Written task 1 —
Set down the comment thread word for word, beginning at the words "Not if they have a ‘natural monopoly’. The" and stopping after "Re: Perhaps not.".
Written task 2 —
According to the comment thread, what must someone holding a natural monopoly that excludes others do?
Written task 3 —
Decide whether each statement agrees with the comment thread, and answer yes or no for each, quoting the deciding words: (a) The commenter who brings up the railroad case remembers its name. (b) Sniffy McNickles considers access a very nuanced area of law. (c) Sniffy McNickles says Google is in a fairly precarious position.

They have the right to reject ads for whatever reason they want. It is their system, after all

Not if they have a ‘natural monopoly’. The case in the early days of the railroad (don’t remember the case name) but it was about how a railroad owned the ‘best’ place to cross a river and had bouhgt up land at other ‘good’ locations, thus forcing other railroads to undergo big expenses to cross said river. The result was if you held a natural monopoly that excludes others, you must allow access. But I’m sure someone else will post the exact details.

Sniffy McNickles says:

Re: Perhaps not.

Not if they have a ‘natural monopoly’.

True, although access is a very nuanced area of law. I don’t think any sane person could argue that Google is a monopoly with a straight face, though. They have literaly hundreds of competitors, at least one of them a massive convicted monopolist itself. And switching costs are so cheap… Google is actually in a fairly precarious position.

Material shown —
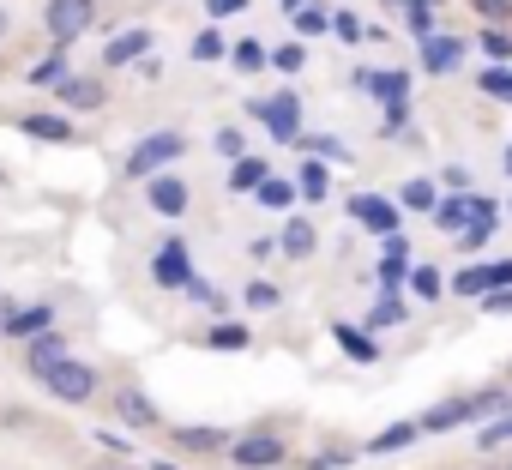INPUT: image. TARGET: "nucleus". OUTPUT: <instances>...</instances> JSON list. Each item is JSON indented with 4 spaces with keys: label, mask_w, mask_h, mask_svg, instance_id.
Here are the masks:
<instances>
[{
    "label": "nucleus",
    "mask_w": 512,
    "mask_h": 470,
    "mask_svg": "<svg viewBox=\"0 0 512 470\" xmlns=\"http://www.w3.org/2000/svg\"><path fill=\"white\" fill-rule=\"evenodd\" d=\"M374 278H380V290H398V284H410V254H404V248H386V260L374 266Z\"/></svg>",
    "instance_id": "28"
},
{
    "label": "nucleus",
    "mask_w": 512,
    "mask_h": 470,
    "mask_svg": "<svg viewBox=\"0 0 512 470\" xmlns=\"http://www.w3.org/2000/svg\"><path fill=\"white\" fill-rule=\"evenodd\" d=\"M7 31H13V13H7V7H0V43H7Z\"/></svg>",
    "instance_id": "53"
},
{
    "label": "nucleus",
    "mask_w": 512,
    "mask_h": 470,
    "mask_svg": "<svg viewBox=\"0 0 512 470\" xmlns=\"http://www.w3.org/2000/svg\"><path fill=\"white\" fill-rule=\"evenodd\" d=\"M97 470H133V464H97Z\"/></svg>",
    "instance_id": "56"
},
{
    "label": "nucleus",
    "mask_w": 512,
    "mask_h": 470,
    "mask_svg": "<svg viewBox=\"0 0 512 470\" xmlns=\"http://www.w3.org/2000/svg\"><path fill=\"white\" fill-rule=\"evenodd\" d=\"M488 290H512V260H488Z\"/></svg>",
    "instance_id": "46"
},
{
    "label": "nucleus",
    "mask_w": 512,
    "mask_h": 470,
    "mask_svg": "<svg viewBox=\"0 0 512 470\" xmlns=\"http://www.w3.org/2000/svg\"><path fill=\"white\" fill-rule=\"evenodd\" d=\"M506 181H512V145H506Z\"/></svg>",
    "instance_id": "55"
},
{
    "label": "nucleus",
    "mask_w": 512,
    "mask_h": 470,
    "mask_svg": "<svg viewBox=\"0 0 512 470\" xmlns=\"http://www.w3.org/2000/svg\"><path fill=\"white\" fill-rule=\"evenodd\" d=\"M229 61H235V67H241V73H260V67H266V61H272V55H266V49H260V43H235V49H229Z\"/></svg>",
    "instance_id": "38"
},
{
    "label": "nucleus",
    "mask_w": 512,
    "mask_h": 470,
    "mask_svg": "<svg viewBox=\"0 0 512 470\" xmlns=\"http://www.w3.org/2000/svg\"><path fill=\"white\" fill-rule=\"evenodd\" d=\"M253 115H260V121L272 127V139L296 145V133H302V103H296L290 91H272V97H260V103H253Z\"/></svg>",
    "instance_id": "9"
},
{
    "label": "nucleus",
    "mask_w": 512,
    "mask_h": 470,
    "mask_svg": "<svg viewBox=\"0 0 512 470\" xmlns=\"http://www.w3.org/2000/svg\"><path fill=\"white\" fill-rule=\"evenodd\" d=\"M332 37H338V43H362V37H368V25H362L356 13H332Z\"/></svg>",
    "instance_id": "39"
},
{
    "label": "nucleus",
    "mask_w": 512,
    "mask_h": 470,
    "mask_svg": "<svg viewBox=\"0 0 512 470\" xmlns=\"http://www.w3.org/2000/svg\"><path fill=\"white\" fill-rule=\"evenodd\" d=\"M344 464H350V452H314L302 470H344Z\"/></svg>",
    "instance_id": "44"
},
{
    "label": "nucleus",
    "mask_w": 512,
    "mask_h": 470,
    "mask_svg": "<svg viewBox=\"0 0 512 470\" xmlns=\"http://www.w3.org/2000/svg\"><path fill=\"white\" fill-rule=\"evenodd\" d=\"M61 356H73V350H67V338L49 326V332H37V338L25 344V374H31V380H43V374H49Z\"/></svg>",
    "instance_id": "15"
},
{
    "label": "nucleus",
    "mask_w": 512,
    "mask_h": 470,
    "mask_svg": "<svg viewBox=\"0 0 512 470\" xmlns=\"http://www.w3.org/2000/svg\"><path fill=\"white\" fill-rule=\"evenodd\" d=\"M115 416H121V428H139V434H151V428H163V410L151 404V392L145 386H115Z\"/></svg>",
    "instance_id": "10"
},
{
    "label": "nucleus",
    "mask_w": 512,
    "mask_h": 470,
    "mask_svg": "<svg viewBox=\"0 0 512 470\" xmlns=\"http://www.w3.org/2000/svg\"><path fill=\"white\" fill-rule=\"evenodd\" d=\"M278 302H284V290H278L272 278H247V290H241V308H247V314H272Z\"/></svg>",
    "instance_id": "26"
},
{
    "label": "nucleus",
    "mask_w": 512,
    "mask_h": 470,
    "mask_svg": "<svg viewBox=\"0 0 512 470\" xmlns=\"http://www.w3.org/2000/svg\"><path fill=\"white\" fill-rule=\"evenodd\" d=\"M482 49H488L494 61H512V31H482Z\"/></svg>",
    "instance_id": "42"
},
{
    "label": "nucleus",
    "mask_w": 512,
    "mask_h": 470,
    "mask_svg": "<svg viewBox=\"0 0 512 470\" xmlns=\"http://www.w3.org/2000/svg\"><path fill=\"white\" fill-rule=\"evenodd\" d=\"M266 175H272V163L247 151V157H235V163H229V193H260V181H266Z\"/></svg>",
    "instance_id": "21"
},
{
    "label": "nucleus",
    "mask_w": 512,
    "mask_h": 470,
    "mask_svg": "<svg viewBox=\"0 0 512 470\" xmlns=\"http://www.w3.org/2000/svg\"><path fill=\"white\" fill-rule=\"evenodd\" d=\"M404 320H410V302H404L398 290H386V296L368 308V320H362V326H368V332H386V326H404Z\"/></svg>",
    "instance_id": "23"
},
{
    "label": "nucleus",
    "mask_w": 512,
    "mask_h": 470,
    "mask_svg": "<svg viewBox=\"0 0 512 470\" xmlns=\"http://www.w3.org/2000/svg\"><path fill=\"white\" fill-rule=\"evenodd\" d=\"M145 470H181L175 458H145Z\"/></svg>",
    "instance_id": "52"
},
{
    "label": "nucleus",
    "mask_w": 512,
    "mask_h": 470,
    "mask_svg": "<svg viewBox=\"0 0 512 470\" xmlns=\"http://www.w3.org/2000/svg\"><path fill=\"white\" fill-rule=\"evenodd\" d=\"M253 199H260V205H266V211H290V205H296V199H302V193H296V181H284V175H278V169H272V175H266V181H260V193H253Z\"/></svg>",
    "instance_id": "25"
},
{
    "label": "nucleus",
    "mask_w": 512,
    "mask_h": 470,
    "mask_svg": "<svg viewBox=\"0 0 512 470\" xmlns=\"http://www.w3.org/2000/svg\"><path fill=\"white\" fill-rule=\"evenodd\" d=\"M205 344H211V350H247V344H253V332H247V326H235V320H223V326H211V332H205Z\"/></svg>",
    "instance_id": "32"
},
{
    "label": "nucleus",
    "mask_w": 512,
    "mask_h": 470,
    "mask_svg": "<svg viewBox=\"0 0 512 470\" xmlns=\"http://www.w3.org/2000/svg\"><path fill=\"white\" fill-rule=\"evenodd\" d=\"M229 464H235V470H272V464H284V434H272V428L241 434V440L229 446Z\"/></svg>",
    "instance_id": "5"
},
{
    "label": "nucleus",
    "mask_w": 512,
    "mask_h": 470,
    "mask_svg": "<svg viewBox=\"0 0 512 470\" xmlns=\"http://www.w3.org/2000/svg\"><path fill=\"white\" fill-rule=\"evenodd\" d=\"M506 440H512V410H500V416L476 434V446H482V452H494V446H506Z\"/></svg>",
    "instance_id": "36"
},
{
    "label": "nucleus",
    "mask_w": 512,
    "mask_h": 470,
    "mask_svg": "<svg viewBox=\"0 0 512 470\" xmlns=\"http://www.w3.org/2000/svg\"><path fill=\"white\" fill-rule=\"evenodd\" d=\"M506 386H512V356H506Z\"/></svg>",
    "instance_id": "57"
},
{
    "label": "nucleus",
    "mask_w": 512,
    "mask_h": 470,
    "mask_svg": "<svg viewBox=\"0 0 512 470\" xmlns=\"http://www.w3.org/2000/svg\"><path fill=\"white\" fill-rule=\"evenodd\" d=\"M482 19H512V0H470Z\"/></svg>",
    "instance_id": "48"
},
{
    "label": "nucleus",
    "mask_w": 512,
    "mask_h": 470,
    "mask_svg": "<svg viewBox=\"0 0 512 470\" xmlns=\"http://www.w3.org/2000/svg\"><path fill=\"white\" fill-rule=\"evenodd\" d=\"M350 217H356L362 229H374V235H398V217H404V211H398L392 199H380V193H356V199H350Z\"/></svg>",
    "instance_id": "13"
},
{
    "label": "nucleus",
    "mask_w": 512,
    "mask_h": 470,
    "mask_svg": "<svg viewBox=\"0 0 512 470\" xmlns=\"http://www.w3.org/2000/svg\"><path fill=\"white\" fill-rule=\"evenodd\" d=\"M398 205H410V211H434V205H440V193H434V181H404Z\"/></svg>",
    "instance_id": "34"
},
{
    "label": "nucleus",
    "mask_w": 512,
    "mask_h": 470,
    "mask_svg": "<svg viewBox=\"0 0 512 470\" xmlns=\"http://www.w3.org/2000/svg\"><path fill=\"white\" fill-rule=\"evenodd\" d=\"M181 157H187V133H181V127H157V133H145V139L121 157V181H139V187H145L157 169H175Z\"/></svg>",
    "instance_id": "1"
},
{
    "label": "nucleus",
    "mask_w": 512,
    "mask_h": 470,
    "mask_svg": "<svg viewBox=\"0 0 512 470\" xmlns=\"http://www.w3.org/2000/svg\"><path fill=\"white\" fill-rule=\"evenodd\" d=\"M278 242H284V254H290V260H314L320 229H314L308 217H284V235H278Z\"/></svg>",
    "instance_id": "20"
},
{
    "label": "nucleus",
    "mask_w": 512,
    "mask_h": 470,
    "mask_svg": "<svg viewBox=\"0 0 512 470\" xmlns=\"http://www.w3.org/2000/svg\"><path fill=\"white\" fill-rule=\"evenodd\" d=\"M91 25H97V0H49L43 7V31L55 43H79Z\"/></svg>",
    "instance_id": "3"
},
{
    "label": "nucleus",
    "mask_w": 512,
    "mask_h": 470,
    "mask_svg": "<svg viewBox=\"0 0 512 470\" xmlns=\"http://www.w3.org/2000/svg\"><path fill=\"white\" fill-rule=\"evenodd\" d=\"M476 91H482V97H500V103H512V61H494V67H482V73H476Z\"/></svg>",
    "instance_id": "27"
},
{
    "label": "nucleus",
    "mask_w": 512,
    "mask_h": 470,
    "mask_svg": "<svg viewBox=\"0 0 512 470\" xmlns=\"http://www.w3.org/2000/svg\"><path fill=\"white\" fill-rule=\"evenodd\" d=\"M272 67H278V73H302V67H308L302 43H278V49H272Z\"/></svg>",
    "instance_id": "40"
},
{
    "label": "nucleus",
    "mask_w": 512,
    "mask_h": 470,
    "mask_svg": "<svg viewBox=\"0 0 512 470\" xmlns=\"http://www.w3.org/2000/svg\"><path fill=\"white\" fill-rule=\"evenodd\" d=\"M241 7H247V0H205V13H211V25H217V19H235Z\"/></svg>",
    "instance_id": "47"
},
{
    "label": "nucleus",
    "mask_w": 512,
    "mask_h": 470,
    "mask_svg": "<svg viewBox=\"0 0 512 470\" xmlns=\"http://www.w3.org/2000/svg\"><path fill=\"white\" fill-rule=\"evenodd\" d=\"M55 103H61L67 115H97V109L109 103V85L91 79V73H67V79L55 85Z\"/></svg>",
    "instance_id": "8"
},
{
    "label": "nucleus",
    "mask_w": 512,
    "mask_h": 470,
    "mask_svg": "<svg viewBox=\"0 0 512 470\" xmlns=\"http://www.w3.org/2000/svg\"><path fill=\"white\" fill-rule=\"evenodd\" d=\"M187 296H193L199 308H211V314H223V308H229V302H223V290H211L205 278H193V284H187Z\"/></svg>",
    "instance_id": "41"
},
{
    "label": "nucleus",
    "mask_w": 512,
    "mask_h": 470,
    "mask_svg": "<svg viewBox=\"0 0 512 470\" xmlns=\"http://www.w3.org/2000/svg\"><path fill=\"white\" fill-rule=\"evenodd\" d=\"M302 7H308V0H284V13H302Z\"/></svg>",
    "instance_id": "54"
},
{
    "label": "nucleus",
    "mask_w": 512,
    "mask_h": 470,
    "mask_svg": "<svg viewBox=\"0 0 512 470\" xmlns=\"http://www.w3.org/2000/svg\"><path fill=\"white\" fill-rule=\"evenodd\" d=\"M151 43H157V37H151V25H127L121 37H109V43H103V67H109V73L139 67V61L151 55Z\"/></svg>",
    "instance_id": "11"
},
{
    "label": "nucleus",
    "mask_w": 512,
    "mask_h": 470,
    "mask_svg": "<svg viewBox=\"0 0 512 470\" xmlns=\"http://www.w3.org/2000/svg\"><path fill=\"white\" fill-rule=\"evenodd\" d=\"M67 73H73V67H67L61 55H49V61H37V67L25 73V85H37V91H55V85L67 79Z\"/></svg>",
    "instance_id": "31"
},
{
    "label": "nucleus",
    "mask_w": 512,
    "mask_h": 470,
    "mask_svg": "<svg viewBox=\"0 0 512 470\" xmlns=\"http://www.w3.org/2000/svg\"><path fill=\"white\" fill-rule=\"evenodd\" d=\"M97 440H103V446H109V452H121V458H127V452H133V440H127V428H103V434H97Z\"/></svg>",
    "instance_id": "50"
},
{
    "label": "nucleus",
    "mask_w": 512,
    "mask_h": 470,
    "mask_svg": "<svg viewBox=\"0 0 512 470\" xmlns=\"http://www.w3.org/2000/svg\"><path fill=\"white\" fill-rule=\"evenodd\" d=\"M290 25H296V37H326V31H332V13H326V7H314V0H308L302 13H290Z\"/></svg>",
    "instance_id": "30"
},
{
    "label": "nucleus",
    "mask_w": 512,
    "mask_h": 470,
    "mask_svg": "<svg viewBox=\"0 0 512 470\" xmlns=\"http://www.w3.org/2000/svg\"><path fill=\"white\" fill-rule=\"evenodd\" d=\"M211 145H217V157H229V163H235V157H247L241 127H217V133H211Z\"/></svg>",
    "instance_id": "37"
},
{
    "label": "nucleus",
    "mask_w": 512,
    "mask_h": 470,
    "mask_svg": "<svg viewBox=\"0 0 512 470\" xmlns=\"http://www.w3.org/2000/svg\"><path fill=\"white\" fill-rule=\"evenodd\" d=\"M169 446H181V452H229L235 434L229 428H169Z\"/></svg>",
    "instance_id": "19"
},
{
    "label": "nucleus",
    "mask_w": 512,
    "mask_h": 470,
    "mask_svg": "<svg viewBox=\"0 0 512 470\" xmlns=\"http://www.w3.org/2000/svg\"><path fill=\"white\" fill-rule=\"evenodd\" d=\"M199 272H193V254H187V242H181V235H169V242L151 254V284L157 290H181L187 296V284H193Z\"/></svg>",
    "instance_id": "4"
},
{
    "label": "nucleus",
    "mask_w": 512,
    "mask_h": 470,
    "mask_svg": "<svg viewBox=\"0 0 512 470\" xmlns=\"http://www.w3.org/2000/svg\"><path fill=\"white\" fill-rule=\"evenodd\" d=\"M452 284L440 278V266H410V296H422V302H440Z\"/></svg>",
    "instance_id": "29"
},
{
    "label": "nucleus",
    "mask_w": 512,
    "mask_h": 470,
    "mask_svg": "<svg viewBox=\"0 0 512 470\" xmlns=\"http://www.w3.org/2000/svg\"><path fill=\"white\" fill-rule=\"evenodd\" d=\"M506 470H512V458H506Z\"/></svg>",
    "instance_id": "58"
},
{
    "label": "nucleus",
    "mask_w": 512,
    "mask_h": 470,
    "mask_svg": "<svg viewBox=\"0 0 512 470\" xmlns=\"http://www.w3.org/2000/svg\"><path fill=\"white\" fill-rule=\"evenodd\" d=\"M296 193H302L308 205H320V199L332 193V169H326V157H308V163L296 169Z\"/></svg>",
    "instance_id": "22"
},
{
    "label": "nucleus",
    "mask_w": 512,
    "mask_h": 470,
    "mask_svg": "<svg viewBox=\"0 0 512 470\" xmlns=\"http://www.w3.org/2000/svg\"><path fill=\"white\" fill-rule=\"evenodd\" d=\"M332 344H338L350 362H362V368H374V362H380V344H374V332H368V326L356 332L350 320H332Z\"/></svg>",
    "instance_id": "16"
},
{
    "label": "nucleus",
    "mask_w": 512,
    "mask_h": 470,
    "mask_svg": "<svg viewBox=\"0 0 512 470\" xmlns=\"http://www.w3.org/2000/svg\"><path fill=\"white\" fill-rule=\"evenodd\" d=\"M19 308H25V302H13V296H0V332H7V320H13Z\"/></svg>",
    "instance_id": "51"
},
{
    "label": "nucleus",
    "mask_w": 512,
    "mask_h": 470,
    "mask_svg": "<svg viewBox=\"0 0 512 470\" xmlns=\"http://www.w3.org/2000/svg\"><path fill=\"white\" fill-rule=\"evenodd\" d=\"M452 290H458V296H488V260H482V266L452 272Z\"/></svg>",
    "instance_id": "35"
},
{
    "label": "nucleus",
    "mask_w": 512,
    "mask_h": 470,
    "mask_svg": "<svg viewBox=\"0 0 512 470\" xmlns=\"http://www.w3.org/2000/svg\"><path fill=\"white\" fill-rule=\"evenodd\" d=\"M55 326V302H25L13 320H7V332H0V338H19V344H31L37 332H49Z\"/></svg>",
    "instance_id": "17"
},
{
    "label": "nucleus",
    "mask_w": 512,
    "mask_h": 470,
    "mask_svg": "<svg viewBox=\"0 0 512 470\" xmlns=\"http://www.w3.org/2000/svg\"><path fill=\"white\" fill-rule=\"evenodd\" d=\"M350 85L362 97H380V103H410V73L404 67H356Z\"/></svg>",
    "instance_id": "7"
},
{
    "label": "nucleus",
    "mask_w": 512,
    "mask_h": 470,
    "mask_svg": "<svg viewBox=\"0 0 512 470\" xmlns=\"http://www.w3.org/2000/svg\"><path fill=\"white\" fill-rule=\"evenodd\" d=\"M428 217H434V229H446V235H464V229L482 217V193H458V199H440Z\"/></svg>",
    "instance_id": "14"
},
{
    "label": "nucleus",
    "mask_w": 512,
    "mask_h": 470,
    "mask_svg": "<svg viewBox=\"0 0 512 470\" xmlns=\"http://www.w3.org/2000/svg\"><path fill=\"white\" fill-rule=\"evenodd\" d=\"M145 205L157 211V217H181L187 205H193V187H187V175H175V169H157L151 181H145Z\"/></svg>",
    "instance_id": "6"
},
{
    "label": "nucleus",
    "mask_w": 512,
    "mask_h": 470,
    "mask_svg": "<svg viewBox=\"0 0 512 470\" xmlns=\"http://www.w3.org/2000/svg\"><path fill=\"white\" fill-rule=\"evenodd\" d=\"M247 254H253V260H260V266H266L272 254H284V242H272V235H253V242H247Z\"/></svg>",
    "instance_id": "43"
},
{
    "label": "nucleus",
    "mask_w": 512,
    "mask_h": 470,
    "mask_svg": "<svg viewBox=\"0 0 512 470\" xmlns=\"http://www.w3.org/2000/svg\"><path fill=\"white\" fill-rule=\"evenodd\" d=\"M476 302H482V314H512V290H488Z\"/></svg>",
    "instance_id": "45"
},
{
    "label": "nucleus",
    "mask_w": 512,
    "mask_h": 470,
    "mask_svg": "<svg viewBox=\"0 0 512 470\" xmlns=\"http://www.w3.org/2000/svg\"><path fill=\"white\" fill-rule=\"evenodd\" d=\"M37 386H43L49 398H61V404H91V398H97V386H103V374H97L91 362H79V356H61Z\"/></svg>",
    "instance_id": "2"
},
{
    "label": "nucleus",
    "mask_w": 512,
    "mask_h": 470,
    "mask_svg": "<svg viewBox=\"0 0 512 470\" xmlns=\"http://www.w3.org/2000/svg\"><path fill=\"white\" fill-rule=\"evenodd\" d=\"M19 133H25V139H43V145H73V139H79L73 115H55V109H25V115H19Z\"/></svg>",
    "instance_id": "12"
},
{
    "label": "nucleus",
    "mask_w": 512,
    "mask_h": 470,
    "mask_svg": "<svg viewBox=\"0 0 512 470\" xmlns=\"http://www.w3.org/2000/svg\"><path fill=\"white\" fill-rule=\"evenodd\" d=\"M464 61V37H452V31H434L428 43H422V73H452Z\"/></svg>",
    "instance_id": "18"
},
{
    "label": "nucleus",
    "mask_w": 512,
    "mask_h": 470,
    "mask_svg": "<svg viewBox=\"0 0 512 470\" xmlns=\"http://www.w3.org/2000/svg\"><path fill=\"white\" fill-rule=\"evenodd\" d=\"M416 440H422V422H392V428H380L362 452H374V458H380V452H404V446H416Z\"/></svg>",
    "instance_id": "24"
},
{
    "label": "nucleus",
    "mask_w": 512,
    "mask_h": 470,
    "mask_svg": "<svg viewBox=\"0 0 512 470\" xmlns=\"http://www.w3.org/2000/svg\"><path fill=\"white\" fill-rule=\"evenodd\" d=\"M440 175H446V187H452V193H470V169H464V163H446Z\"/></svg>",
    "instance_id": "49"
},
{
    "label": "nucleus",
    "mask_w": 512,
    "mask_h": 470,
    "mask_svg": "<svg viewBox=\"0 0 512 470\" xmlns=\"http://www.w3.org/2000/svg\"><path fill=\"white\" fill-rule=\"evenodd\" d=\"M187 55H193V61H229V43H223V31H199V37L187 43Z\"/></svg>",
    "instance_id": "33"
}]
</instances>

Full answer 1 —
Not if they have a ‘natural monopoly’. The case in the early days of the railroad (don’t remember the case name) but it was about how a railroad owned the ‘best’ place to cross a river and had bouhgt up land at other ‘good’ locations, thus forcing other railroads to undergo big expenses to cross said river. The result was if you held a natural monopoly that excludes others, you must allow access. But I’m sure someone else will post the exact details.

Sniffy McNickles says:

Re: Perhaps not.

Full answer 2 —
They must allow access.

Full answer 3 —
(a) No: "don’t remember the case name"
(b) Yes: "access is a very nuanced area of law"
(c) Yes: "Google is actually in a fairly precarious position"